Psycho Babble

A Mind to Navigate

An evolutionary story for a visional illusion

By Jessica Love | May 16, 2013
Photo by Flickr user Incase.
Photo by Flickr user Incase.

 

You are at the edge of a steep cliff. Look down, if you can stand it, at the thumbnail ripples of the sea far below you. Now imagine yourself at the bottom of that cliff, lolling lazily in a boat, staring up at where you once stood.

Does the cliff seem taller from the top looking down, or from the bottom looking up? It is, of course, the same height no matter your reference point, but according to Russell Jackson at the University of Idaho and Lawrence Cormack at the University of Texas, Austin, it doesn’t appear that way.

The two have made a compelling case for what they call “evolved navigation theory” or E.N.T. All else being equal, the theory has it, we prefer short paths to longer ones. This preference comes into play as we navigate our terrain. If our goal is to reach the other side of a mountain or forest, a route that takes us there faster—thereby exposing us as little as possible to predators or to the elements—is a no-brainer. Natural selection has since capitalized on this preference: instead of perceiving distances accurately, we’ve actually evolved to perceive unsafe routes to be longer—less tempting—than safer ones.

How might this theory play out? In our scenario, the cliff is deemed taller from above than below—empirical studies suggest by as much as 30 percent—because descending is more dangerous than ascending. When we climb up a surface, we are generally in control. But all bets are off for the gravity-propelled trip down.

Now put yourself back on the edge of the steep cliff. This time, however, you are facing inward, focusing your eyes on a white line about a dozen feet in front of you. Walk to the white line and about face. From which perspective—the edge looking in or inward looking out—does the distance between line and abyss appear longer?

This one is trickier. My intuition screams that, if natural selection had an ounce of common sense, we’d have evolved to underestimate the distance between ourselves and the edge of a cliff we are actively peering over: better safe than sorry! But E.N.T. predicts (accurately, according to new research) the opposite. Compared to the reverse path to safety, the route toward the cliff’s edge appears longer. After all, according to the theory, were the reverse to be true the cliff’s edge would beckon to us like a siren.

I’m not sure what to make of E.N.T., despite its elegance and ability to explain (and even predict) visual phenomena. Why the skepticism? We can never know for certain whether natural selection is indeed what shaped us to unconsciously overestimate unsafe routes. There is always an alternative explanation. What if the threats we perceive in unsafe routes simply fluster us to the point of measuring them inaccurately?

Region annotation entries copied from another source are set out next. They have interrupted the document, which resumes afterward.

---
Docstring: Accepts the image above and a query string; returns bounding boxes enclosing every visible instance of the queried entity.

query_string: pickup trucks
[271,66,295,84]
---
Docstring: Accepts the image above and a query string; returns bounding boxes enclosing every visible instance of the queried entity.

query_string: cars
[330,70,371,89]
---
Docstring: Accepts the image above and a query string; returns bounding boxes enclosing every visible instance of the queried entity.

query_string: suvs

But I’ll be the first to admit that my skepticism might be misplaced. In an email, researcher Russell Jackson identified a fatal flaw with this particular alternative explanation: mere inaccuracy should produce both overestimates and underestimates. “However,” he writes, “we find systematic overestimates and not underestimates.” And even had he not found fault, he makes another fair point: “Skepticism of any explanation because the explanation utilizes evolution by natural selection is ignorant and short-sighted.” That is, just because evolutionary explanations have a reputation for being ad-hoc Just So stories, they should nonetheless be evaluated on their own terms. After all, writes Jackson, “natural selection provides more accurate insights about the biological world than any other idea in the history of humanity.”